Every part of DM1 – from store visualizations to segmentation to funnel analytics – is there to help measure and illuminate the in-store customer journey. You can’t build an effective strategy or process for continuous improvement without having that basic measurement environment. It provides the context that let’s decision-makers talk intelligently about what’s working, what isn’t and what change might accomplish.

But as I pointed out in my last post, some analytic techniques are particularly useful for the role they play in shaping strategy and action. Funnel Analysis, I argued, is particularly good at focusing optimization efforts and making them easily measurable. Funnels help shape decisions about what to change. Equally important, they provide clear guidance about what to measure to judge the success of that change. After all, if you made a change to improve the funnel, you’re going to measure the impact of the change using that same funnel.

That’s a good thing.

One of the biggest mistakes in enterprise measurement (and – surprisingly – even in broader scientific contexts) is failing to commit to your measurement of success when you start an experiment. It turns out that you can nearly always find some measure that improved after an experiment. It just may not be the right measure.

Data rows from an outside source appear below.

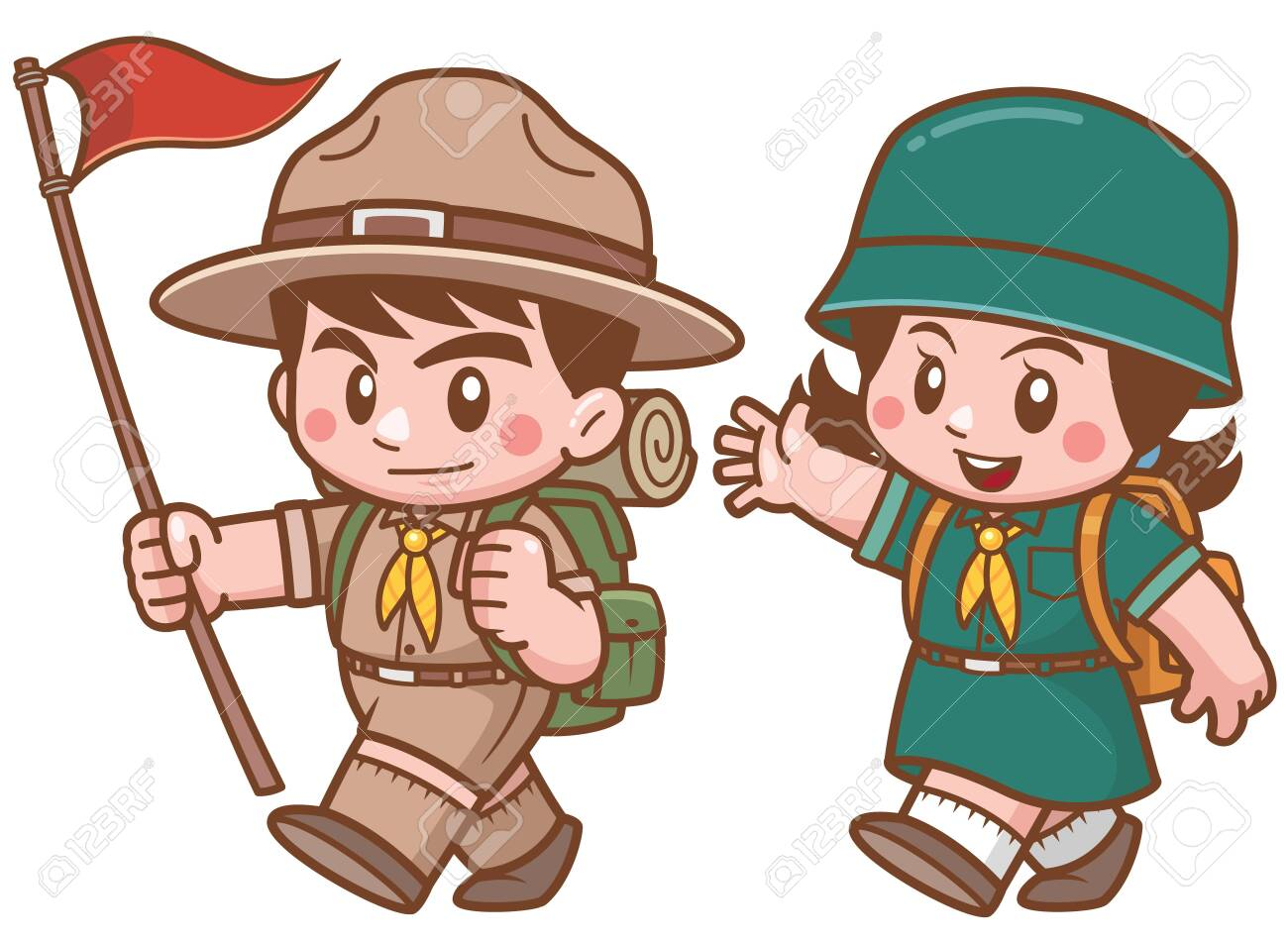 Vector illustration of Scout kids character - 128483641
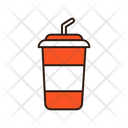 Drink With Straw Cold Drink Take Away Cup Icon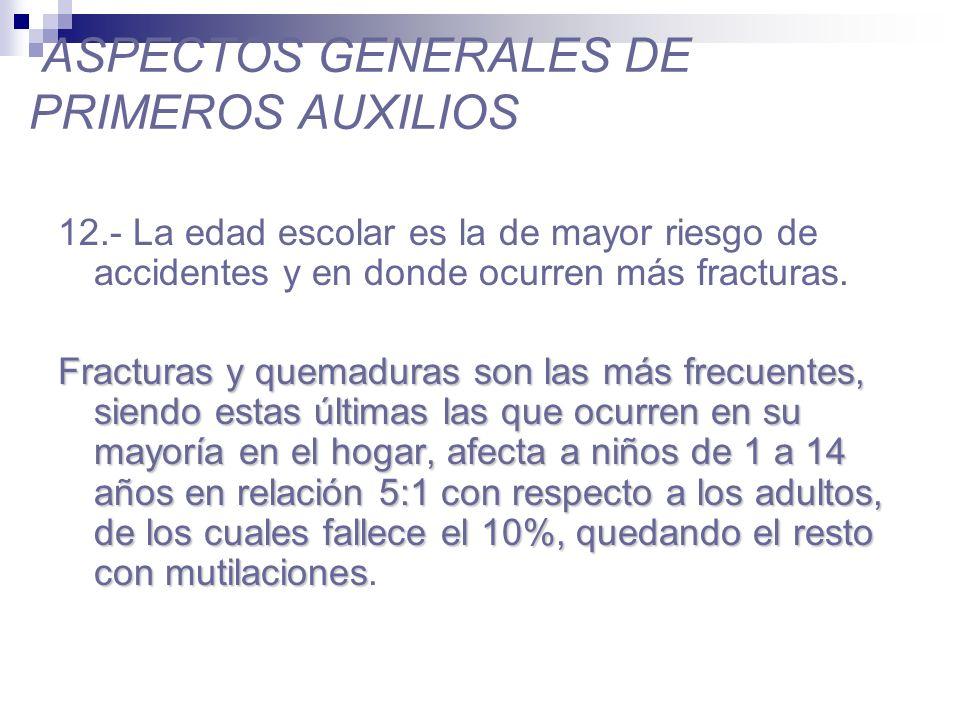 ASPECTOS GENERALES DE PRIMEROS AUXILIOS 13.- En menores de un año los accidentes son la primera causa de muerte y en su mayoría son por asfixia (180/100.000 hbtes.).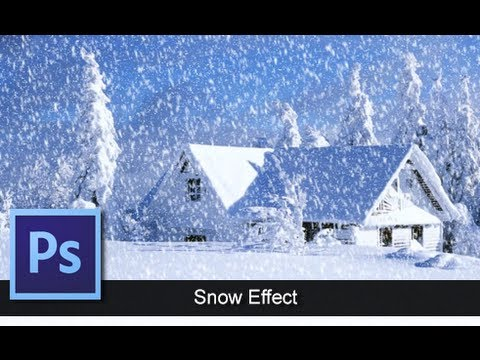 Adobe Photoshop CS6 – Photoshop CS6 – Snow Effect Tutorial [ Let It Snow ]
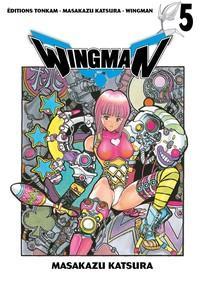 Wingman [#5 - 2012]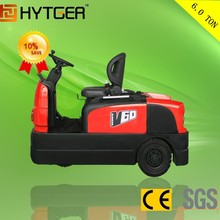 China 6 Ton Factory Price New Condition Electric Tractor for Sale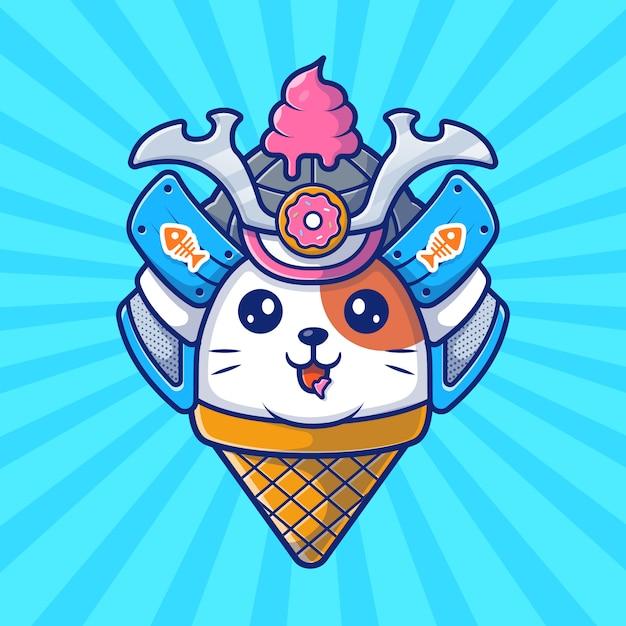 猫サムライマスコットアイコン。猫saとアイスクリーム、分離された動物アイコン Premiumベクター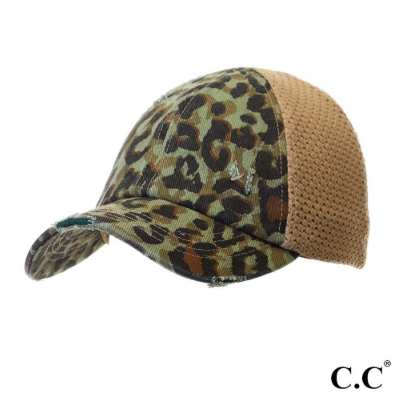 Leopard Print Distessed Ponytail Hat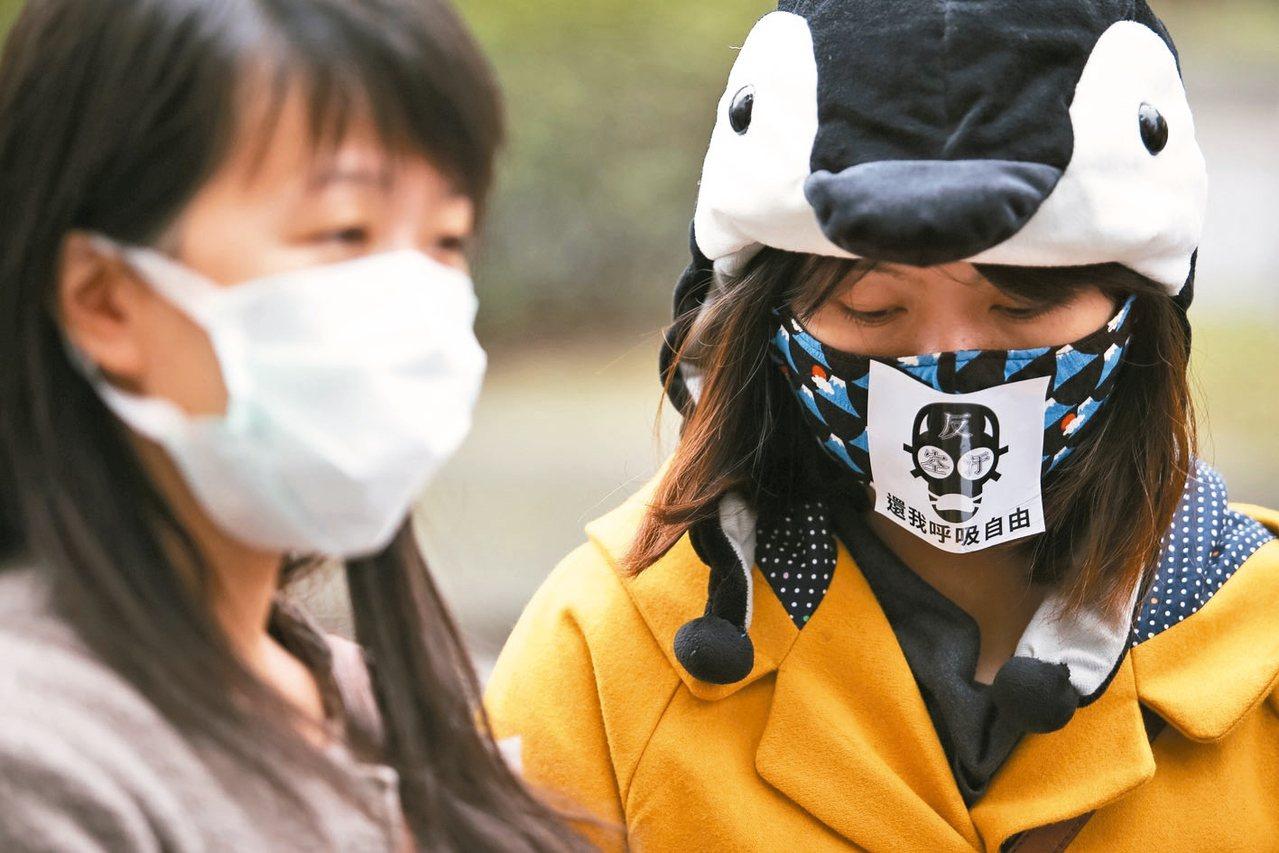 國外研究顯示,空氣汙染與心理健康問題增加有關,包括躁鬱症、思覺失調症、人格障礙和...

If folks are looking for a way to prove success, they’ll surely find it.

Since we expect our clients to use DM1 to drive store testing, we’ve tried to make it easy on both ends of the process. Tools like funnel analysis help analysts find and target areas for improvement. At the other end of the process, analysts need to be able to easily see whether changes actually generated improvement.

This isn’t just for experimentation. As an analyst, I find that one of the most common tasks I have do is compare numbers. By store. By page. By time-period. By customer segment. Comparison provides basic measurement of change and context on that change.

Which makes comparison the core capability necessary for analyzing store tests but also applicable to many analytics exercises.

Though comparison is a fundamental part of the analytic process, it’s surprising how often it’s poorly supported in bespoke analytics tools. It took many years for tools like Adobe’s Workspace to evolve – providing comprehensive comparison capabilities. Until quite recently in digital analytics, you had to export reports to Excel if you wanted to lay key digital analytic data points from different reports side-by-side.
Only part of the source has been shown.